In this design scheme, the idea of PID parameter self-tuning is to first find out the relationship between the three parameters Kp, Ki and Kd of the PID controller and the absolute value of the error lel and the absolute value of the error rate of change lecl. In operation, by constantly detecting lel and lecl, the three parameters are modified online according to the control rules to meet the different requirements of different lel and lecl on the controller parameters, so as to make the controlled object have good dynamic and static performance.

(1) The establishment of input and output variables

Based on the above analysis of the system, we take the error E and the error change rate ec as the inputs of the controller, and the PID parameters Kp, Ki and Kd of the main regulator as the outputs.

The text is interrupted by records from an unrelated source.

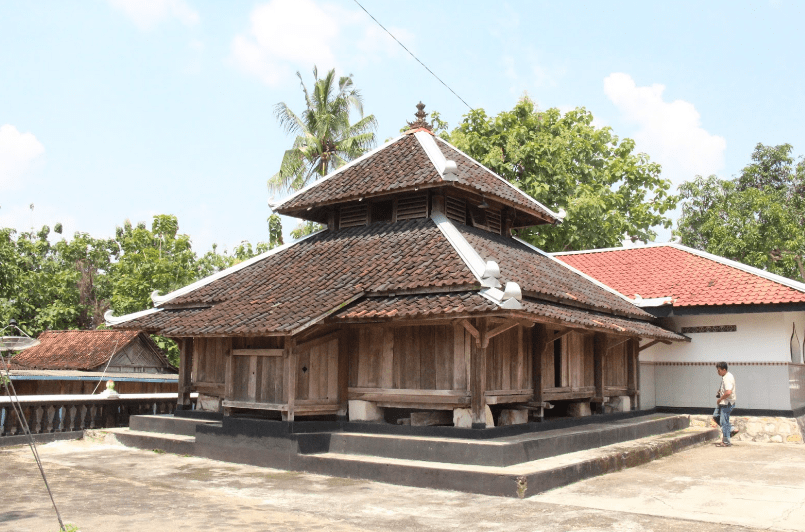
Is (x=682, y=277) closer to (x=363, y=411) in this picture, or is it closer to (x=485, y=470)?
(x=363, y=411)

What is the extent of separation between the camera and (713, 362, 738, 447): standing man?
14.7 m

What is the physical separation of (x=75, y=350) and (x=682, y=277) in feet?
72.4

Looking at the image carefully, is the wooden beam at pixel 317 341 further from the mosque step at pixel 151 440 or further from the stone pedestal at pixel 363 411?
the mosque step at pixel 151 440

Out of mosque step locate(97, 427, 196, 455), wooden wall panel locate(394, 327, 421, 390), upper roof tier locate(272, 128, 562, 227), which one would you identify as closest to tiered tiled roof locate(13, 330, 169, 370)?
mosque step locate(97, 427, 196, 455)

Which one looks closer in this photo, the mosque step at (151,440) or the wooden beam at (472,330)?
the wooden beam at (472,330)

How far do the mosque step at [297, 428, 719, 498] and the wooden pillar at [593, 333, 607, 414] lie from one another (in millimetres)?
2084

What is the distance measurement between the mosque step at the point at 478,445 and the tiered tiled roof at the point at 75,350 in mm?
17553

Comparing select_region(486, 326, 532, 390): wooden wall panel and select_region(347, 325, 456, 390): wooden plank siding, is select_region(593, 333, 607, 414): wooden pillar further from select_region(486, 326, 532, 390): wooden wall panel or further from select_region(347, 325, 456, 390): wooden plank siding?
select_region(347, 325, 456, 390): wooden plank siding

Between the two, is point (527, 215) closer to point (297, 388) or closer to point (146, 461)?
point (297, 388)

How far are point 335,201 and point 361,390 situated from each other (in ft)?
13.5

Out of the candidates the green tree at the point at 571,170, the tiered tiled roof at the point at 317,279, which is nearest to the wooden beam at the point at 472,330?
the tiered tiled roof at the point at 317,279

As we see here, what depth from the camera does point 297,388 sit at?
37.4 feet

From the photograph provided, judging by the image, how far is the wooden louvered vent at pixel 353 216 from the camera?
14434 millimetres

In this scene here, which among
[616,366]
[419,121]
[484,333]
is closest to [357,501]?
[484,333]
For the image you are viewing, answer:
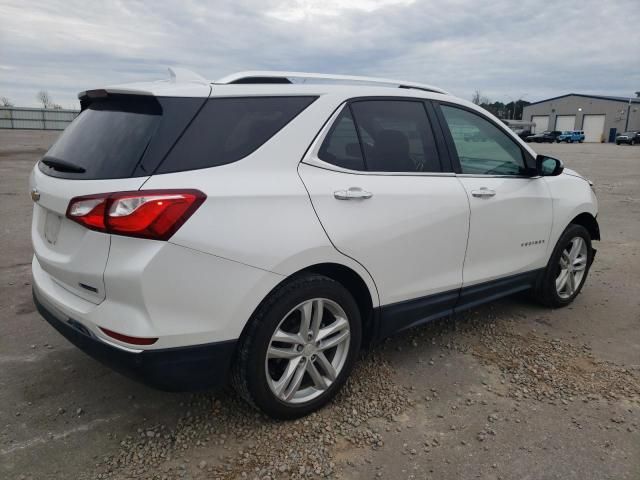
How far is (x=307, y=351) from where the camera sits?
2.76 metres

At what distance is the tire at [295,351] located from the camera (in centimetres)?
252

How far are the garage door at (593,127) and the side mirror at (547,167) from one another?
79.4 metres

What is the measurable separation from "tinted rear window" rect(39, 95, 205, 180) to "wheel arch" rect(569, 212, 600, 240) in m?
3.56

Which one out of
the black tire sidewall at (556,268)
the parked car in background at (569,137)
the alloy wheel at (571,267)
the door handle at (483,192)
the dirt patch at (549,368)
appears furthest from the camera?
the parked car in background at (569,137)

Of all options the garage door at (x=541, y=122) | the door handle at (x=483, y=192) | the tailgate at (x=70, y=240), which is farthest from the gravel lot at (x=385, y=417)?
the garage door at (x=541, y=122)

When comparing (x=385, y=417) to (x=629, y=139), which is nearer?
(x=385, y=417)

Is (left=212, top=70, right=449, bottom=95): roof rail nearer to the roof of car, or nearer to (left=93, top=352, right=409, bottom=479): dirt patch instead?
the roof of car

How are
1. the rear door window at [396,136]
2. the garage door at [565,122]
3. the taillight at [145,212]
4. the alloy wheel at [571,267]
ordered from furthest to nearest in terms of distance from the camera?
the garage door at [565,122] < the alloy wheel at [571,267] < the rear door window at [396,136] < the taillight at [145,212]

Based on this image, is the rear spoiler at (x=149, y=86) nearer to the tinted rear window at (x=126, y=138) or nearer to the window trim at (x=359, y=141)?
the tinted rear window at (x=126, y=138)

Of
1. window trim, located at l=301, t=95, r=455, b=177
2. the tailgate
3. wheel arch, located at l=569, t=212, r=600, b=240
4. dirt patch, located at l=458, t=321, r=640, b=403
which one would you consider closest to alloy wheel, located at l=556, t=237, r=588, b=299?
wheel arch, located at l=569, t=212, r=600, b=240

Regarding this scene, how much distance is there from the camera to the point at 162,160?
7.57ft

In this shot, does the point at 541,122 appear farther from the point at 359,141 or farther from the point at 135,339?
the point at 135,339

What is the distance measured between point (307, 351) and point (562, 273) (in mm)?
2818

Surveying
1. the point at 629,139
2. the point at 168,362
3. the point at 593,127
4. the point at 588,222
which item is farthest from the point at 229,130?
the point at 593,127
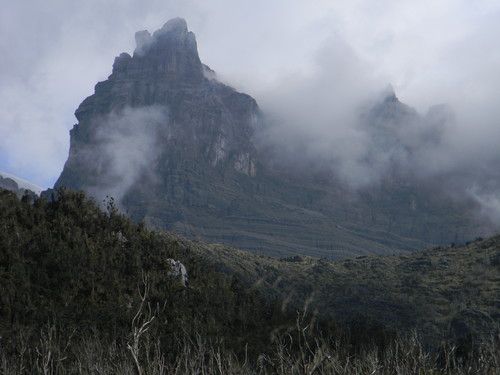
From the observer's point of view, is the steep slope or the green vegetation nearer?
the green vegetation

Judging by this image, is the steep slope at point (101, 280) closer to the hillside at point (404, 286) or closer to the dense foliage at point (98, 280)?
the dense foliage at point (98, 280)

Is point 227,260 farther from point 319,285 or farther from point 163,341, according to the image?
point 163,341

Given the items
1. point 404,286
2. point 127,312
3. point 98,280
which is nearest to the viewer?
point 127,312

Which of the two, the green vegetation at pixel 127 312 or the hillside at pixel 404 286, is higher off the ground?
the hillside at pixel 404 286

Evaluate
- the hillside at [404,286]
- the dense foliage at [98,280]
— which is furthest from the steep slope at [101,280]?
the hillside at [404,286]

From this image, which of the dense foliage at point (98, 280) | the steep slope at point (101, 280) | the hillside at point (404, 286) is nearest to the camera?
the dense foliage at point (98, 280)

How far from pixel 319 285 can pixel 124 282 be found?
60.0m

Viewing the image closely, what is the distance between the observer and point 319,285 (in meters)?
95.7

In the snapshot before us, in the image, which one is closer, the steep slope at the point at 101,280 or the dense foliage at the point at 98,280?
the dense foliage at the point at 98,280

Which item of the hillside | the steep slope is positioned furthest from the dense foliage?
the hillside

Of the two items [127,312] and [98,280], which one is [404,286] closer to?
[98,280]

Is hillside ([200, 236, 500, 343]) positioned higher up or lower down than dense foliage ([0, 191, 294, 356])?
higher up

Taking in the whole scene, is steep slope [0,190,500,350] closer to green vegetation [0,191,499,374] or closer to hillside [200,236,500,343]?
green vegetation [0,191,499,374]

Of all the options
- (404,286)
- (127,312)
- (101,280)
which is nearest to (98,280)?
(101,280)
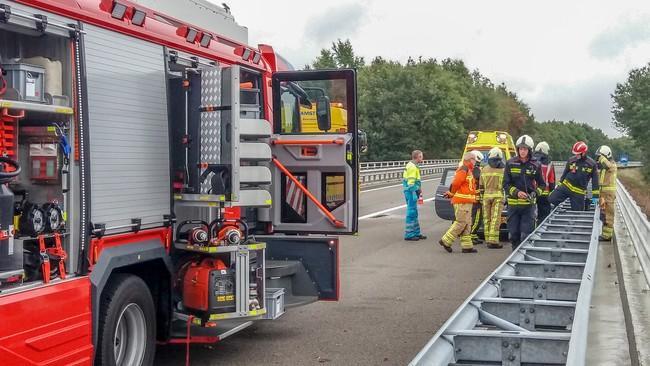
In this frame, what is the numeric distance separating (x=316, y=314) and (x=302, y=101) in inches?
93.2

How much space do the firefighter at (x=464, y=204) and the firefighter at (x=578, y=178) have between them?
1544 mm

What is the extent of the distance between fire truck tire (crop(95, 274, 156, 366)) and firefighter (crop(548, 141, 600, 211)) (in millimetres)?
9252

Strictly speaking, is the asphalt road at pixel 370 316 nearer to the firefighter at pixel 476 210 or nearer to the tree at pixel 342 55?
the firefighter at pixel 476 210

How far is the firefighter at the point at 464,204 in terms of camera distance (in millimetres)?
13305

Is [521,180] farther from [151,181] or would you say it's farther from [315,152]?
[151,181]

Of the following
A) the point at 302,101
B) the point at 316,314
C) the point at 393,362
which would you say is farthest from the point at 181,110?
the point at 316,314

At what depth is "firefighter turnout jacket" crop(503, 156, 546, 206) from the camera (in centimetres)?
1155

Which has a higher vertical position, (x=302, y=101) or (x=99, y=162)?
(x=302, y=101)

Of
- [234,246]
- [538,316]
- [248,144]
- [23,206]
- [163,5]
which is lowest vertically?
[538,316]

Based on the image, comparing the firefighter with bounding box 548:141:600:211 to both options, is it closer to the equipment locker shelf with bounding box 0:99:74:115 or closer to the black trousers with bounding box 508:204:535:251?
the black trousers with bounding box 508:204:535:251

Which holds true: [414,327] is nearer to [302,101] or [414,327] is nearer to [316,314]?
[316,314]

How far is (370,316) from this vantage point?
839 cm

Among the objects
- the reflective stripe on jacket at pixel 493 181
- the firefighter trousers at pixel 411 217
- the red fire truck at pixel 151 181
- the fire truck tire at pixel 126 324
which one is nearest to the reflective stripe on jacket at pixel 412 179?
the firefighter trousers at pixel 411 217

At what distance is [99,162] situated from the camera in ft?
16.6
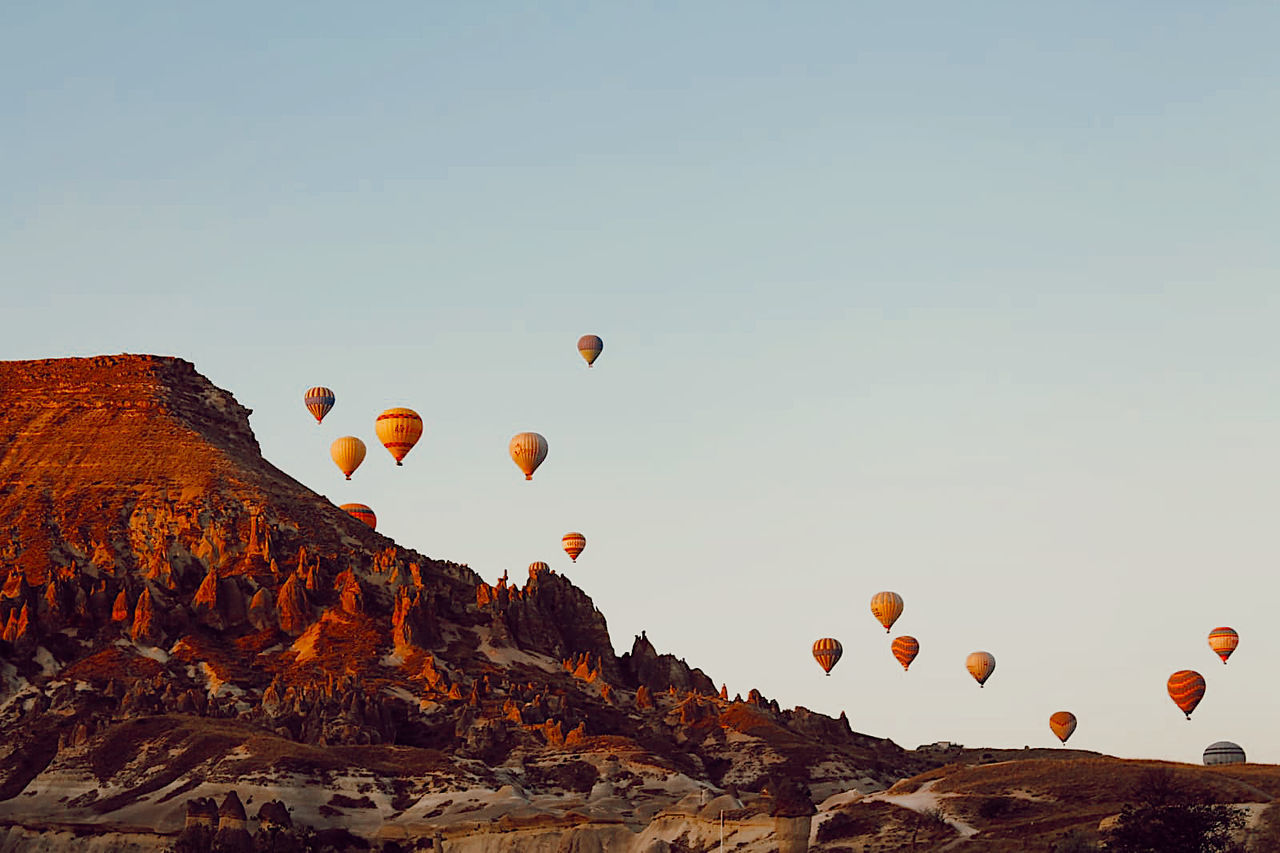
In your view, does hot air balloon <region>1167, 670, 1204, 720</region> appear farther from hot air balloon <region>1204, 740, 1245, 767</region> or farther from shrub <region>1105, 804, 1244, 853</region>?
shrub <region>1105, 804, 1244, 853</region>

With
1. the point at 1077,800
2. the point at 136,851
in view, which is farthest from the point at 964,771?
the point at 136,851

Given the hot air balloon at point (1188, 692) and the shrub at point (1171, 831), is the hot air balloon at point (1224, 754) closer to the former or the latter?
the hot air balloon at point (1188, 692)

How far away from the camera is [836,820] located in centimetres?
14925

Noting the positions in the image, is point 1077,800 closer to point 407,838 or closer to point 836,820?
point 836,820

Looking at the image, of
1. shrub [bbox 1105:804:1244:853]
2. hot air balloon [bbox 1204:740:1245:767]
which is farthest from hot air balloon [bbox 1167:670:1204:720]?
shrub [bbox 1105:804:1244:853]

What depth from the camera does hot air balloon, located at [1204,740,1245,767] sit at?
18675 cm

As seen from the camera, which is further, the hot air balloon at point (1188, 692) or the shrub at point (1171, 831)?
the hot air balloon at point (1188, 692)

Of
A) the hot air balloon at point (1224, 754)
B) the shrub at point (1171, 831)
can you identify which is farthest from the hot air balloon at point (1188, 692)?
the shrub at point (1171, 831)

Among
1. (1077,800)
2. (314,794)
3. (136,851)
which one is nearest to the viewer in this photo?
(1077,800)

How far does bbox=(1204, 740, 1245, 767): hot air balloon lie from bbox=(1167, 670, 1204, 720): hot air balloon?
315 inches

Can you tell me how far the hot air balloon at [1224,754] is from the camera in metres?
187

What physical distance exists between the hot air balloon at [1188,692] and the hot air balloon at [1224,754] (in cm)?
801

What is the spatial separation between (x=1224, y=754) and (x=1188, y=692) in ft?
35.4

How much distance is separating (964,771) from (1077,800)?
58.0 ft
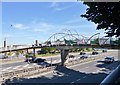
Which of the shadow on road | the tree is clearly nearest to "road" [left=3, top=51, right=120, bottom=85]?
the shadow on road

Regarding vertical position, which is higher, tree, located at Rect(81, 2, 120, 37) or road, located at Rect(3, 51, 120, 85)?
tree, located at Rect(81, 2, 120, 37)

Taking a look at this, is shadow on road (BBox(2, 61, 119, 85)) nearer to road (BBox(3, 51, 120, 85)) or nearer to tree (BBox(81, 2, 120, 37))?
road (BBox(3, 51, 120, 85))

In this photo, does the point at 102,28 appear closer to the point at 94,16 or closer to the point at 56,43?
the point at 94,16

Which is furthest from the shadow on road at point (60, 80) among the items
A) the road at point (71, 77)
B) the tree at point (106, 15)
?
the tree at point (106, 15)

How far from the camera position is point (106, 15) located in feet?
53.0

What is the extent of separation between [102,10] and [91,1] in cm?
101

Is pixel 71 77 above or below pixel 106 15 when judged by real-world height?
below

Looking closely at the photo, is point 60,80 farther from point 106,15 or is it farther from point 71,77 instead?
point 106,15

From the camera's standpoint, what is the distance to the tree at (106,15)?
51.3 feet

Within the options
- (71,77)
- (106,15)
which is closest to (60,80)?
(71,77)

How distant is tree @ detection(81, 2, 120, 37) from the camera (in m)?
15.6

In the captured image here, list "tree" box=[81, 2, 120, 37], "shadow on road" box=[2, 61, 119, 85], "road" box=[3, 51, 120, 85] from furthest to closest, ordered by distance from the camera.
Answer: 1. "road" box=[3, 51, 120, 85]
2. "shadow on road" box=[2, 61, 119, 85]
3. "tree" box=[81, 2, 120, 37]

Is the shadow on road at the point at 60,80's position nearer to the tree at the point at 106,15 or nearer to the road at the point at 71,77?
the road at the point at 71,77

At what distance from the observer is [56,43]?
229 ft
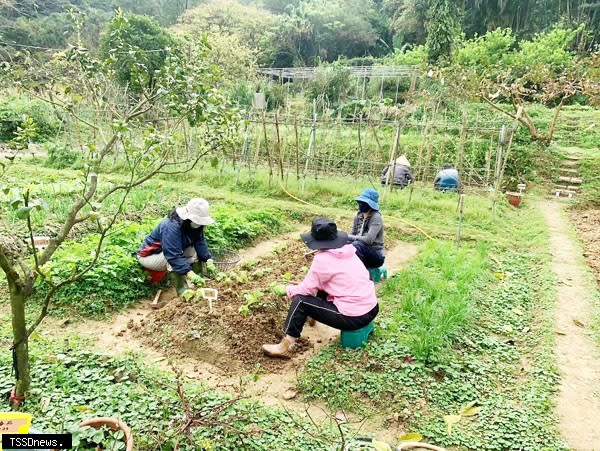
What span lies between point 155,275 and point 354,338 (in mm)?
2405

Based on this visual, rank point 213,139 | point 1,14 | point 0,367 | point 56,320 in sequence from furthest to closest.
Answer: point 1,14
point 56,320
point 213,139
point 0,367

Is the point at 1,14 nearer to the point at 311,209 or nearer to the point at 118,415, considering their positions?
the point at 311,209

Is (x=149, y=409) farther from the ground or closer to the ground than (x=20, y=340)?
closer to the ground

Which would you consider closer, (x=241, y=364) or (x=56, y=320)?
(x=241, y=364)

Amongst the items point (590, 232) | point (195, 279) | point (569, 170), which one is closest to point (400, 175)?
point (590, 232)

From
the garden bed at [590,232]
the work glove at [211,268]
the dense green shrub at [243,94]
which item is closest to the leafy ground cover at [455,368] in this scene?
the work glove at [211,268]

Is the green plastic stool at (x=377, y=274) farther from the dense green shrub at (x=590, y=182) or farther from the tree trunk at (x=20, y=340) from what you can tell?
the dense green shrub at (x=590, y=182)

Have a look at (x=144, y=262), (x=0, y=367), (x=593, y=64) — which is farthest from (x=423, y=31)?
(x=0, y=367)

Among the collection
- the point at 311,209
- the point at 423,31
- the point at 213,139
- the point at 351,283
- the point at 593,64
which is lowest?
the point at 311,209

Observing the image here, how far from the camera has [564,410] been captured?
3.29 meters

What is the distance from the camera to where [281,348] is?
150 inches

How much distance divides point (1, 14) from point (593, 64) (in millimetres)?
28746

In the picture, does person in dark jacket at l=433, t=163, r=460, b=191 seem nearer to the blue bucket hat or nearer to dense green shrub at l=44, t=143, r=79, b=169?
the blue bucket hat

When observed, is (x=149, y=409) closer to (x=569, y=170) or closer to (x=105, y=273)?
(x=105, y=273)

(2) Language description of input and output variables

Set the subset of the language values of the input variables lel and lecl as {negative big, negative middle, negative small, zero, positive small, middle, positive big} and abbreviate it as {NB, NM, NS, ZO, PS, PM, PB}, and quantize the error e and the error change rate ec into the region of (-3.3). Similarly, the subset of the design outputs Kp, Ki and Kd is {ZO, PS, PM, PB}, and it is quantized into the region (0.3).

4 Application effect

Practice shows that the scheme of cascade+split +FuzzyPID adaptive control not only has the advantages of flexible control, fast response speed and strong robustness, but also has the characteristics of high precision of classical PID control. The whole polymerization process time is shortened, which not only meets the control requirements of process production, but also improves the excellent product rate. It is superior to the conventional cascade PID control algorithm in transition process time and maximum overshoot.